Thomas and Buscema packed a lot of Visionary goodness into the lightning-paced storyline in these two issues – the Vision made his debut, bushwhacked the Avengers, and later redeemed himself by turning against his creator, before being inducted into the Avengers by Hank Pym at the end.
Not exactly a comprehensive origin by today’s standards, but it did enough to open doors for the Vision, who eventually became a member of every Avengers formation: the core team, the West Coast Avengers, Avengers AI, the Young Avengers, and Mighty Avengers.
The final panel of Avengers #58 was also one of Buscema’s most classic scenes – after being formally inducted into the Avengers, Vision excused himself, and when he was alone, shed a single tear – proving that even an android can cry!
Torch from the past
Though Ultron was initially credited with creating the Vision, the arguably over-simplified premise that the synthezoid came from a lab didn’t sound intriguing enough. So the Vision was later given a more complex origin through Avengers #93, #116, #134 and #135, with the idea of him being built from a “host body” being introduced midway during the Kree-Skrull War.

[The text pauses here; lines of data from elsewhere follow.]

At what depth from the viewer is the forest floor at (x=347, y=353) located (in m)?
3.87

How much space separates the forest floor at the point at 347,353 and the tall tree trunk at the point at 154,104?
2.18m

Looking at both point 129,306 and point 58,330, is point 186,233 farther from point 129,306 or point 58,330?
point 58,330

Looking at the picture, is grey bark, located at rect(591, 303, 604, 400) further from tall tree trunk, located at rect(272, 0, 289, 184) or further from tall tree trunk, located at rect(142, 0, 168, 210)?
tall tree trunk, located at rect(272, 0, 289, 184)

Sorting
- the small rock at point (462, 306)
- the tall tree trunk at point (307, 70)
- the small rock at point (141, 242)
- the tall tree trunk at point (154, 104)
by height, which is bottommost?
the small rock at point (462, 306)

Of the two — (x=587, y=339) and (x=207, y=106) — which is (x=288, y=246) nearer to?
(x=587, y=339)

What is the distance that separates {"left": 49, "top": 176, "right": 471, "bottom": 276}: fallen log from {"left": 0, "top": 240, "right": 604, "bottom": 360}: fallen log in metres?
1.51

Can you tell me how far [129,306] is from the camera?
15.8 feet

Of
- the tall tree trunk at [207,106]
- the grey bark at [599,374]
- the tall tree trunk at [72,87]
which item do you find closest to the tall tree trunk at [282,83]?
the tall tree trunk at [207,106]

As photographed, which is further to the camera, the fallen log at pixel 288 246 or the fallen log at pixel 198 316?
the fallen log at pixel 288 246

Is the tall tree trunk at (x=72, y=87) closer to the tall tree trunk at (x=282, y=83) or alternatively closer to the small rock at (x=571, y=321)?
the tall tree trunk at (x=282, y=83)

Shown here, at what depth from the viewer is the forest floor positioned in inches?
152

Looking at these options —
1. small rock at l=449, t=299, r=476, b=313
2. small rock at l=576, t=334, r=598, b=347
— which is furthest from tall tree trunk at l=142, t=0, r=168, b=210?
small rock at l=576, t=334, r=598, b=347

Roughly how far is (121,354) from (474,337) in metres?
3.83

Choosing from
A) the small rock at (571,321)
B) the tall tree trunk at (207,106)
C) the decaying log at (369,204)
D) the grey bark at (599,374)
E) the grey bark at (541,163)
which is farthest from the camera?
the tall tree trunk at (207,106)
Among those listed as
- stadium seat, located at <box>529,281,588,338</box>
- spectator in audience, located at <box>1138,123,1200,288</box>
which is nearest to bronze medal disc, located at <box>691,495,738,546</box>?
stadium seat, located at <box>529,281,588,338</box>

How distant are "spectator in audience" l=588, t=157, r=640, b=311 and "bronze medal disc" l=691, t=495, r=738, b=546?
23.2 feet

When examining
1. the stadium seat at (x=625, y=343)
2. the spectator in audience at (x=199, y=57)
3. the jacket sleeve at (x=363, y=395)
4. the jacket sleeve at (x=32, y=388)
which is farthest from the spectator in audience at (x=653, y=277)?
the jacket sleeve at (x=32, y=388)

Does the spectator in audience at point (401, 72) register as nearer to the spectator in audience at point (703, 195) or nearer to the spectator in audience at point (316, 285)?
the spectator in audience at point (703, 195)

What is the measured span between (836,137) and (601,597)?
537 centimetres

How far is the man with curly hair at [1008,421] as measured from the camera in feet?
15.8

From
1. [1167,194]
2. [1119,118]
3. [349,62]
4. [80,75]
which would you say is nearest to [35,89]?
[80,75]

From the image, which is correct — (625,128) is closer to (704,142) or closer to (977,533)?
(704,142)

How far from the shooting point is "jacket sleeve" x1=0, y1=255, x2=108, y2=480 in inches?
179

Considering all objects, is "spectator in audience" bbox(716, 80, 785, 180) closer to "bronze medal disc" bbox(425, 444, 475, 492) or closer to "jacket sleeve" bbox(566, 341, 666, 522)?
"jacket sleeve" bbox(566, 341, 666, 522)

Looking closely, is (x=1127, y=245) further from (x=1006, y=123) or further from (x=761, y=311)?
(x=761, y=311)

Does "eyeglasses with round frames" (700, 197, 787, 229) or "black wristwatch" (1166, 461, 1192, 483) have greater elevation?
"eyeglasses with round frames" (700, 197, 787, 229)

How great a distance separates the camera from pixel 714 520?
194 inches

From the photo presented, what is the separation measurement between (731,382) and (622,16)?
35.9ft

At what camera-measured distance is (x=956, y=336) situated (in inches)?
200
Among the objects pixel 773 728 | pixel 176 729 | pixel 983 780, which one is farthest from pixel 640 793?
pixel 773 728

Having succumbed to a Skrull attack, the Vision was in a disastrous state, and Ant-Man had to journey into his android body to repair the internal damage. That process uncovered the first clue that the Vision’s body could have belonged to the Golden Age Human Torch, aka Jim Hammond.
This was confirmed three years (our time, not comics time) later when the Vision travelled back in time to learn about the Human Torch’s tragic fate (he disappeared after going nova in the 1950s), and learned that Ultron did indeed use Hammond’s body to create him.

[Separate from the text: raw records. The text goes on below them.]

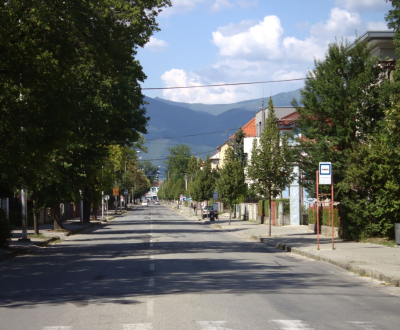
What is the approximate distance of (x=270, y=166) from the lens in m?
30.0

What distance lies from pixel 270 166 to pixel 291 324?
2197 centimetres

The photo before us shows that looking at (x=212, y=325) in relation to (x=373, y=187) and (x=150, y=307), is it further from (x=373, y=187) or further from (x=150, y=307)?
(x=373, y=187)

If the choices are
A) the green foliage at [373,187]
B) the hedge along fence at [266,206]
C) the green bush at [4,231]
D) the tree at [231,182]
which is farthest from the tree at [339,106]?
the tree at [231,182]

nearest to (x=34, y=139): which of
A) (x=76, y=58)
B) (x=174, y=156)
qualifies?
(x=76, y=58)

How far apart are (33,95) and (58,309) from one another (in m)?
9.79

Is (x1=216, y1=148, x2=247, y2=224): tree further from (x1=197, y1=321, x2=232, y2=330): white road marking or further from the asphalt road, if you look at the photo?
(x1=197, y1=321, x2=232, y2=330): white road marking

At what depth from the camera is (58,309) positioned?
970 cm

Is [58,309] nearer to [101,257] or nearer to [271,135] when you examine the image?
[101,257]

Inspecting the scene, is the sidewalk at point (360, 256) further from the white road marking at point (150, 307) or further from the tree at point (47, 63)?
the tree at point (47, 63)

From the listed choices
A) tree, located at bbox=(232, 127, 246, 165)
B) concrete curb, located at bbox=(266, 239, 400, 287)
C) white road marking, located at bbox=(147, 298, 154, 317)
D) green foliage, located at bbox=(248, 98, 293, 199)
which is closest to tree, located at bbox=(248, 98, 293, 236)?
green foliage, located at bbox=(248, 98, 293, 199)

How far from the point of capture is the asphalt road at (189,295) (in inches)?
335

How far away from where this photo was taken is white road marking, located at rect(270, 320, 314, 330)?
8.01 m

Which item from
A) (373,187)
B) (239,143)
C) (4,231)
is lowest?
(4,231)

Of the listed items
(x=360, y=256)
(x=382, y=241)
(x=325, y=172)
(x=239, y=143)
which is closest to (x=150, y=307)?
(x=360, y=256)
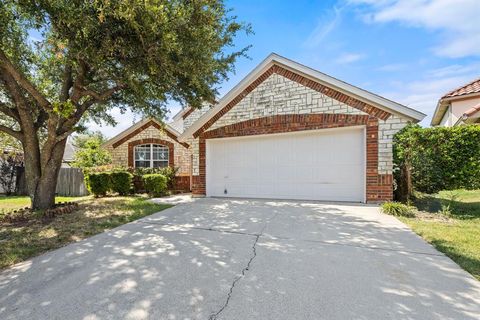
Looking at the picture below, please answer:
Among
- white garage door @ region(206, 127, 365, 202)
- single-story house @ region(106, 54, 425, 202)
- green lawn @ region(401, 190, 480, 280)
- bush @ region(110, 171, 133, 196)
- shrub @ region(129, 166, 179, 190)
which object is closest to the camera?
green lawn @ region(401, 190, 480, 280)

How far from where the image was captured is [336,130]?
8578mm

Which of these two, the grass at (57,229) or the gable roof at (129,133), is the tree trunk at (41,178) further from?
the gable roof at (129,133)

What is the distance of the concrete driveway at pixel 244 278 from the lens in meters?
2.50

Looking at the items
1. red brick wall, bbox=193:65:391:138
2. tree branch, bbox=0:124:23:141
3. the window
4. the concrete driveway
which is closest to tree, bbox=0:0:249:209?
tree branch, bbox=0:124:23:141

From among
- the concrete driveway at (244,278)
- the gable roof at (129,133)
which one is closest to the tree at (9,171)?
the gable roof at (129,133)

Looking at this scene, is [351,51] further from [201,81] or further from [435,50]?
[201,81]

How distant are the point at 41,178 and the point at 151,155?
8.81 metres

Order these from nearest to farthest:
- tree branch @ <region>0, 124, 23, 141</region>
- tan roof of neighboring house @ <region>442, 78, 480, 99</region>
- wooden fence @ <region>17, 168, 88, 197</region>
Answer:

(Future storylines would modify this to explain that only half the Torch’s body was used in making the Vision, probably to pave the way for Hammond to return later.)
A Vision of love
Despite his efforts to fit in (he even had a human alter-ego named Victor Shade), a stone cold android tended to stick out like a sore thumb in any team. So, to inject some depth into the Vision, along came a love interest in the form of Wanda Maximoff (aka the Scarlet Witch).
Avengers #76 marked the first meeting between them. The idea of a synthezoid-mutant love story was certainly unheard of back then, and provided a new dimension to the Avengers’ team dynamics. The occasional outburst by Quicksilver on his sister’s relationship also injected some drama during every family reunion.
Later, in Giant-Size Avengers #4 (written by Steve Englehart, with art by Don Heck), the Vision landed in the Dark Dimension, where Dormammu and Umar were holding the Scarlet Witch captive! Aided by the Witch’s mentor Agatha Harkness, Vision managed to save Wanda, and after confessing his feelings for her, he proposed. She accepted, and the Marvel Universe’s oddest couple tied the knot!